定性和相关性研究表明,对他人的同情与自我同情之间的关联较弱。个体通常报告说,向他人表达同情比向自己表达同情时感到更舒适(Pauley & McPherson, 2010),在临床样本中也观察到这种现象,其中自我同情被视为不应得或具有威胁性(Gilbert & Procter, 2006)。与这些报告一致,针对本科生、社区和混合样本的研究发现,对他人的同情与自我同情之间的关联较弱或不存在(Cha et al., 2023; López et al., 2018; Neff & Pommier, 2013; Pommier, 2011)。然而,大部分文献关注的是特质自我同情,而对状态层面的自我同情和即时自我-他人比较的研究较少(Neff, 2023),尤其是在干预情境之外(Pauley & McPherson, 2010; Quaglia et al., 2021)。
传统上,自我与他人的判断差异是通过归因理论来研究的,该理论关注人们如何为负面行为分配因果关系和责任(Jones & Nisbett, 1987; Malle, 2006; Malle, 2022)。这一理论的一个核心预测是,个体在解释自己的失败时会引用情境因素,而将他人的失败归因于性格原因。应用于饮食失调时,归因理论会预测个体对自己的饮食失误会比对他人的相同行为更加宽容。
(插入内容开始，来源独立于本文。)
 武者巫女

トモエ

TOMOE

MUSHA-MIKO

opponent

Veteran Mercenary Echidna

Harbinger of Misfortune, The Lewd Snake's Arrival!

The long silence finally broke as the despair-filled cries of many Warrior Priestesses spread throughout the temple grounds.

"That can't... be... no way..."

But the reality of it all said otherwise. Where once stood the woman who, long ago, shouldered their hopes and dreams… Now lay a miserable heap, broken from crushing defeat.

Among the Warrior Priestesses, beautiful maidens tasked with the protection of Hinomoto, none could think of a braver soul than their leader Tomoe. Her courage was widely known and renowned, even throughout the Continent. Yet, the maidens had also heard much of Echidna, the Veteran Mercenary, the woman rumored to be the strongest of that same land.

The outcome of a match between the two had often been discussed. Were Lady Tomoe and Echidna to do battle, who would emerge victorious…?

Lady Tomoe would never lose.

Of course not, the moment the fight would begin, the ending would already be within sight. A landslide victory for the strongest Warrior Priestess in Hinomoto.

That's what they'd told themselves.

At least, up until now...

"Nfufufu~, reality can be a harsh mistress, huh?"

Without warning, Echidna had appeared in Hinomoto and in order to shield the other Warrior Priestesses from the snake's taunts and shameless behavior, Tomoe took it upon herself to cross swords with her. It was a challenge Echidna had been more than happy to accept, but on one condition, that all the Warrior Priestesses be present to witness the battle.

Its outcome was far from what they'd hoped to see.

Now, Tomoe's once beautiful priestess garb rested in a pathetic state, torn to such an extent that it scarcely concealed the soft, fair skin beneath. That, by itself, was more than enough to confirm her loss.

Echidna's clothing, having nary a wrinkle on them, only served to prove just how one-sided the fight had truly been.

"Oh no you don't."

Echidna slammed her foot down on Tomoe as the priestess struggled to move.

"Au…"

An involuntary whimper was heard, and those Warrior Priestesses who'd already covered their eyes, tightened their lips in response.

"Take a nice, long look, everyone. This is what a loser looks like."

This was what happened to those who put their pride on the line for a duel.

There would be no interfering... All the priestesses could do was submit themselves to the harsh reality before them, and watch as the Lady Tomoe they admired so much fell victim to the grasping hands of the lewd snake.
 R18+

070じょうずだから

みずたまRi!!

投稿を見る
然而,当前的研究结果与这些经典的自我服务性预测不同。尽管归因理论解释了行为的认知方面,但它并未完全涵盖感知失败后的情绪自我评价。相比之下,自我同情框架强调内疚、羞耻感以及关于是否值得同情的信念等情感反应(Neff, 2003b)。即使个体认识到自己行为的情境因素,并不将自己视为更大的责任来源,他们仍可能对自己产生更强的内疚感和更低的同情感。
这种模式与先前的研究结果一致,即人们往往难以将自己愿意给予他人的宽恕和理解同样地应用到自己身上,即使在没有差异性因果归因的情况下(Pauley & McPherson, 2010)。新兴证据进一步表明,这种自我-他人不对称性更多地是由与内疚、羞耻感和感知到的应得感相关的情感负载判断所驱动的(Zhang et al., 2021)。从这个角度来看,自我同情过程在分析层面不同于归因模型,它影响情绪自我评价而非因果推断。
尽管基于同情的干预措施在饮食失调治疗中有效(Braun et al., 2016),但相对较少的实验研究探讨了实践自我同情的即时困难(例如,Leary et al., 2007),尤其是在饮食失调风险较高的大学生、社区或亚临床人群中。因此,可能限制基于自我同情的方法的即时情感障碍仍不甚清楚。因此,自我同情为理解饮食失调的情绪基础以及如何调节这些反应提供了一个有用的框架。
这些研究旨在探讨个体在评估类似的饮食相关过错时,是否认为自我同情比对他人的同情更困难且不那么应得。现有文献大多关注特质自我同情,而非状态层面的自我同情(Neff, 2023),并且很少直接比较自我同情与他人的同情。这留下了一个问题:自我同情的困难是否反映了普遍的同情缺陷,还是在情绪紧张的情境中出现的特定于自我的障碍。
通过在大学生群体中使用实验控制的情景范式,我们评估了内疚作为关键的情感障碍,并考察了在想象中的限制性饮食和暴饮暴食情境下对自我应得感和心理、身体健康的判断。通过关注状态层面的自我同情和直接的自我-他人比较,这项工作阐明了为什么在饮食失调情境中,自我服务的因果解释可能与严厉的情绪自我评价共存。
研究1测试了个体是否会对自己的限制性饮食失误比对朋友的相同行为反应更严厉,假设自我导向的评价会表现出更强的内疚感和更低的同情应得感。研究2考察了限制性行为的语言框架(如社会认可的标签与中立标签)是否会改变自我条件下的内疚感、健康判断或同情应得感。研究3测试了在限制性饮食中观察到的自我-他人差异是否也会出现在暴饮暴食情境中,假设参与者会再次报告对自己比对朋友更强的内疚感和更低的同情感。
这些研究通过实验情景范式方法比较了自我同情与他人的同情,以应对相同的想象中的饮食失调过错。在所有研究中,都采用了被试间设计,参与者在每种条件下对三个情景进行了5点李克特量表(1 – 强烈反对到5 – 强烈同意)的评分。每个依赖变量的响应在各个情景中进行了平均处理,以得出总体分数。每项研究使用了不同的参与者样本。所有程序在数据收集前都得到了大学机构审查委员会的批准。